Meine Schuld ist es nicht, auch nicht deine oder Tauphis. Überleg selbst, wem
wir das alles zu verdanken haben.”
    Hyazinth betastet seine
geschwollene Oberlippe und schweigt. Dann kichert er. Ihm wurde auf einmal
bewußt, daß er Rhomega haßte, als kein stichhaltiger Grund vorlag, und daß er
ihn jetzt irgendwie mag, obwohl er von ihm ein fürchterliches Ding in die
Fresse bekommen hat. Der Gedanke an Tauphi und daran, daß Rhomega ihr Bruder
ist, drängt alles andere in den Hintergrund. In Weltenstein bedeutet es nichts,
von Bruder oder Schwester zu reden – aber Hyazinth weiß längst, daß es in
Szingold noch Mütter, Väter, Großeltern und Geschwister gibt.
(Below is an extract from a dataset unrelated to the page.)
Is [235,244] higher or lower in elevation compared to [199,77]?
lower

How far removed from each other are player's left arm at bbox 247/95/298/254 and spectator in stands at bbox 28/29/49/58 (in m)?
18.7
Hier ist eben
alles anders. Aufregend anders. Fremdartig zwar, doch in einer Weise, die in
ihm Regungen weckt, von denen er nicht glauben mag, sie seien Rudimente der
animalischen Herkunft des Menschen. Aber vielleicht sind das alles Symptome
jener schrecklichen geistigen Entartung, von denen die Menschen durch das Opfer
der Märtyrer befreit werden sollen?!
    “Komm, ich will dir etwas
zeigen.”
    Rhomega zieht ihn zum Straßenrand
und winkt einem jener seltsamen Fahrzeuge, die in Szingold benutzt werden, weil
die gefilterte Luft innerhalb der Klimakuppel der wichtigen Substanzen
entbehrt, aus denen die Keimperlen in Gedankenschnelle alles wachsen lassen,
was ein Märtyrer in Weltenstein zum Leben braucht. Diese Transportmittel – man
nennt sie immer noch “Amigos” – gab es schon vor vielen Jahrhunderten. Ihr
simpler Mechanismus wird von synthetischen Muskeln angetrieben, das ist aus
energetischer Sicht nicht sonderlich effektiv, ihre Geschwindigkeit ist mit der
eines Airspiders keineswegs vergleichbar, der seine Antriebskraft aus den
Permaringen beziehen - exakt justierten, elektromagnetischen Feldern, deren
Trassen den Globus wie ein Spinnennetz überziehen. Und außerdem lösen sich die
Amigos nicht selbsttätig auf, wenn sie nicht mehr gebraucht werden, stehen
nutzlos herum, ohne daß ihr materielles und energetisches Potential zur
Verfügung aller in die Atmosphäre abgegeben wird.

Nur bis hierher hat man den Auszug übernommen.